> Assigned task
What follows is a set of records. Copy them exactly and leave out the images.

> Stored items
*** Block opens ***

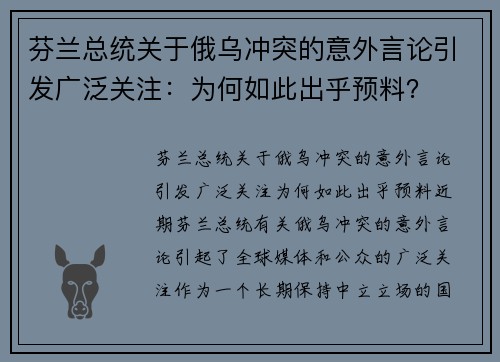 芬兰总统关于俄乌冲突的意外言论引发广泛关注：为何如此出乎预料？

芬兰总统关于俄乌冲突的意外言论引发广泛关注为何如此出乎预料近期芬兰总统有关俄乌冲突的意外言论引起了全球媒体和公众的广泛关注作为一个长期保持中立立场的国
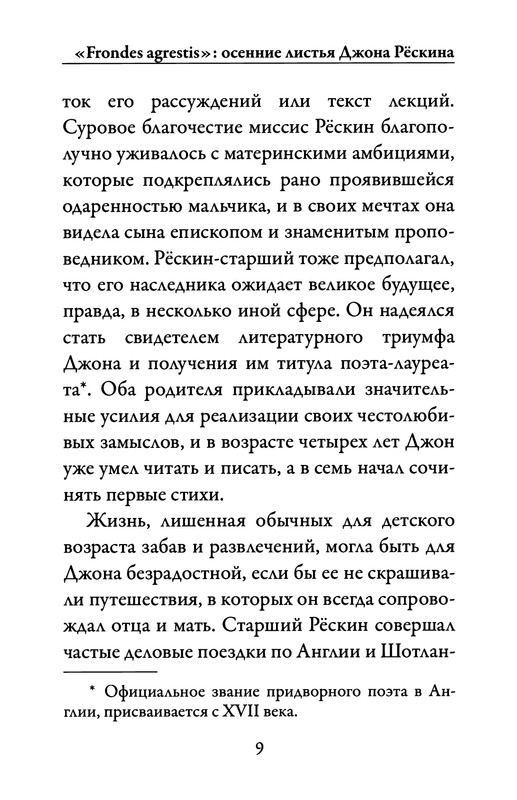 «Frondes agrestis»: осенние листья Джона Рёскина

ток его рассуждений или текст лекций. Суровое благочестие миссис Рёскин благополучно уживалось с материнскими амбициями, которые подкреплялись рано проявившейся одаренностью мальчика, и в своих мечтах она видела сына епископом и знаменитым проповедником. Рёскин-старший тоже предполагал, что его наследника ожидает великое будущее, правда, в несколько иной сфере. Он надеялся стать свидетелем литературного триумфа Джона и получения им титула поэта-лауреата*. Оба родителя прикладывали значительные усилия для реализации своих честолюбивых замыслов, и в возрасте четырех лет Джон уже умел читать и писать, а в семь начал сочинять первые стихи.

Жизнь, лишенная обычных для детского возраста забав и развлечений, могла быть для Джона безрадостной, если бы ее не скрашивали путешествия, в которых он всегда сопровождал отца и мать. Старший Рёскин совершал частые деловые поездки по Англии и Шотлан-

* Официальное звание придворного поэта в Англии, присваивается с XVII века.

9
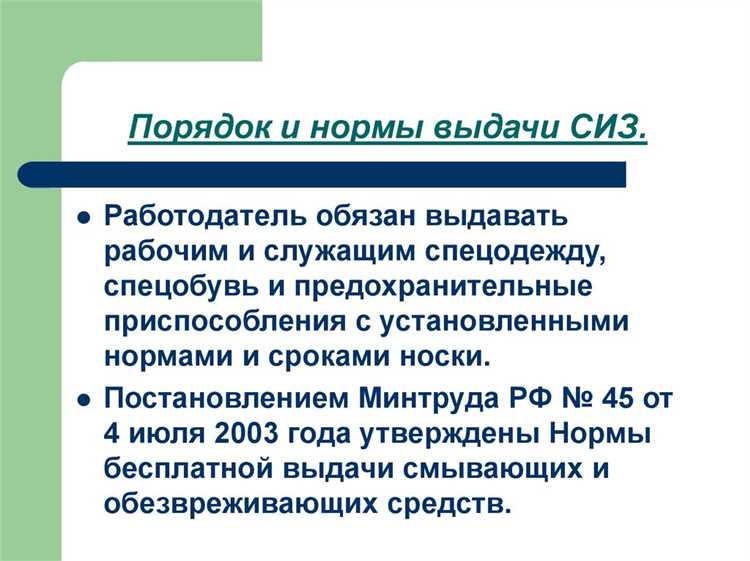 Порядок и нормы выдачи СИЗ.

- Работодатель обязан выдавать рабочим и служащим спецодежду, спецобувь и предохранительные приспособления с установленными нормами и сроками носки.
- Постановлением Минтруда РФ № 45 от 4 июля 2003 года утверждены Нормы бесплатной выдачи смывающих и обезвреживающих средств.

*** Block closes ***

> Result for this task
 芬兰总统关于俄乌冲突的意外言论引发广泛关注：为何如此出乎预料？

芬兰总统关于俄乌冲突的意外言论引发广泛关注为何如此出乎预料近期芬兰总统有关俄乌冲突的意外言论引起了全球媒体和公众的广泛关注作为一个长期保持中立立场的国
 «Frondes agrestis»: осенние листья Джона Рёскина

ток его рассуждений или текст лекций. Суровое благочестие миссис Рёскин благополучно уживалось с материнскими амбициями, которые подкреплялись рано проявившейся одаренностью мальчика, и в своих мечтах она видела сына епископом и знаменитым проповедником. Рёскин-старший тоже предполагал, что его наследника ожидает великое будущее, правда, в несколько иной сфере. Он надеялся стать свидетелем литературного триумфа Джона и получения им титула поэта-лауреата*. Оба родителя прикладывали значительные усилия для реализации своих честолюбивых замыслов, и в возрасте четырех лет Джон уже умел читать и писать, а в семь начал сочинять первые стихи.

Жизнь, лишенная обычных для детского возраста забав и развлечений, могла быть для Джона безрадостной, если бы ее не скрашивали путешествия, в которых он всегда сопровождал отца и мать. Старший Рёскин совершал частые деловые поездки по Англии и Шотлан-

* Официальное звание придворного поэта в Англии, присваивается с XVII века.

9
 Порядок и нормы выдачи СИЗ.

- Работодатель обязан выдавать рабочим и служащим спецодежду, спецобувь и предохранительные приспособления с установленными нормами и сроками носки.
- Постановлением Минтруда РФ № 45 от 4 июля 2003 года утверждены Нормы бесплатной выдачи смывающих и обезвреживающих средств.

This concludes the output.